IRA Financial’s Adam Bergman discusses the Inherited IRA and your options as either a spouse or non-spouse.
In his latest podcast, Mr. Bergman talks about the Inherited IRA. He discusses your options as the beneficiary. Further, he explains the difference between a spousal and non-spousal beneficiary. Plus, he will discus if you leave your IRA to a trust. Also, he will explain the differences between a traditional and Roth IRA inheritance. Lastly, he discusses your options when you inherit an IRA.
What is an Inherited IRA?
When a loved one passes away, his or her assets will pass to the beneficiaries he or she has named. Assets may include a house, collectibles, investments and retirement plans. If you are named the beneficiary of an IRA, it is often referred to as an Inherited IRA. Losing a loved one is a very hard thing to deal with. However, you must take care of all the things that come with the death of someone dear. One of those things is dealing with the financials.
There are clear rules set forth by the IRS that deals with Inherited IRAs. However, these rules can vary depending on your relationship to the deceased and also what type of IRA you were left. Next, we will talk about the difference between a Spousal and Non-Spousal Inherited IRA.
Spousal vs Non-Spousal Inherited IRA
A significant majority of Inherited IRAs come from a departed spouse. The rules for this type are pretty cut and dried. Generally, the spousal beneficiary will assume the IRA as his or her own and follow the usual rules for an IRA. The only tricky part is navigating the Required Minimum Distribution (RMD) rules. If both the deceased and the beneficiary were under age 70 1/2, the beneficiary can wait until they turn 70 1/2 to begin RMDs. He or she may also choose to use the IRA owner’s age to determine when to start taking RMDs. Lastly, you can follow the five year rule and distribute the entire IRA within five years. If the original owner had already reached the required beginning date, the beneficiary can still assume the IRA as his or her own. Further, you can take distributions based on your, or the original owner’s age.

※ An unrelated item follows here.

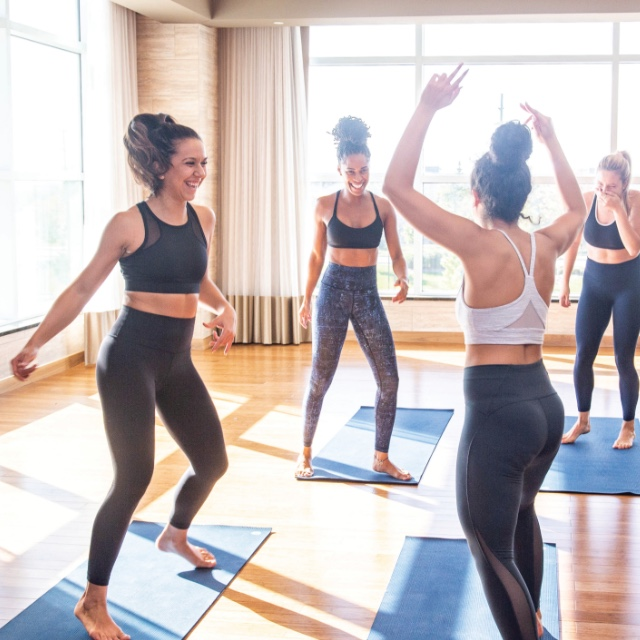 Women celebrating inside of a group fitness class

Non-spousal Inherited IRAs do not have as many options. Non-spousal beneficiaries include children, siblings, aunt, uncles and friends. If the original IRA owner was already age 70 1/2, you must begin RMDs based on your age or the original owner’s age, whichever is younger. If he or she was not yet 70 1/2, you have two options. You can choose to follow the five year rule as mentioned above or take distribution based on your age at the time of death.
If you are a trust that has inherited the IRA, you must either make distributions based on the decedent’s age or follow the five-year rule. You can check out the IRS website for a table that lists the options.

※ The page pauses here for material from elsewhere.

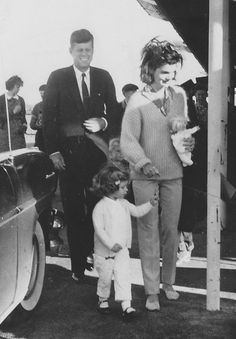 John F. Kennedy with wife Jackie and daughter Caroline, 1960.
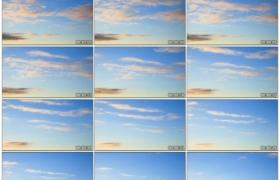 高清实拍视频素材丨清晨朝霞从蓝色的天空中飘过延时摄影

What if You Inherit a Roth IRA?
A Roth IRA is one of the best retirement plans available to you. They are funded with after-tax money and all qualified distributions are tax-free! This goes for Roth IRA beneficiaries as well. A qualified distribution can occur so long as the Roth has been open for five years and you are at least 59 1/2 years of age. Again, there are slightly different rules for spouses and non-spouses.

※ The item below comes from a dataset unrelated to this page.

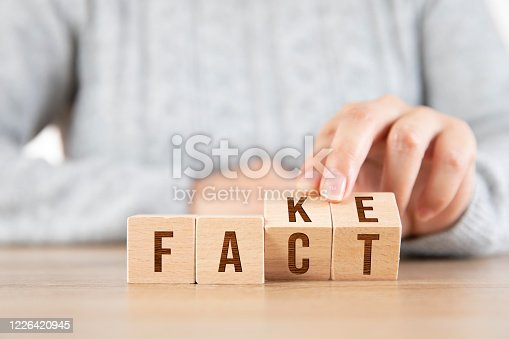 Female hand replacing wooden Cube blocks from Fake to Fact word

Again, spouses can transfer the Roth to an account in his or her name. You’ll follow the usual rules of a Roth IRA, as if the plan was yours all along. Secondly, you can open an Inherited IRA. You will be required to take distributions either the year following the year of death, or when the original owner would have turned 70 1/2. You may also choose the five year method. Annual distributions are not mandatory, but you must withdraw all funds within five years. Finally, you may choose to take a lump sum distribution. Earnings may be taxed if the account wasn’t open for at least five years.
Non-spouses can choose to open an Inherited Roth IRA. RMDs must commence before December 31of the year following the year of death. You may also choose the five year method mentioned above. Lastly, you may also choose to take a lump sum as well. While RMDs are required, distribution will generally be tax-free.
The Stretch IRA
Once last thing Mr Bergman talks about is the Stretch IRA. This is a popular estate planning tool that many people utilize. Essentially, it’s a term that describes the benefit of the Inherited IRA. An IRA can be passed along from one generation to the next. Because of this, the tax-advantages will last for decades.
It’s important to note that legislation may soon change the advantages of the Stretch IRA. Bills that are currently being discussed, the SECURE Act and RESA Act, may look to limit the time-frame of an Inherited IRA. They want to limit an Inherited IRA to either five or ten years. This means a younger beneficiary won’t have decades to receive the benefits of the IRA. The account must be fully withdrawn, which will limit the attractiveness of the Stretch.
An Inherited IRA has it’s pros and cons. Obviously, if you inherited an IRA, someone close to you has passed. While nothing can change that, you make take solace in the fact that he or she left you a wonderful gift. However, you must make sure you know the rules if you are the beneficiary. A custodian or plan administrator, such as IRA Financial, can make sure you have one less thing to worry about during this difficult time.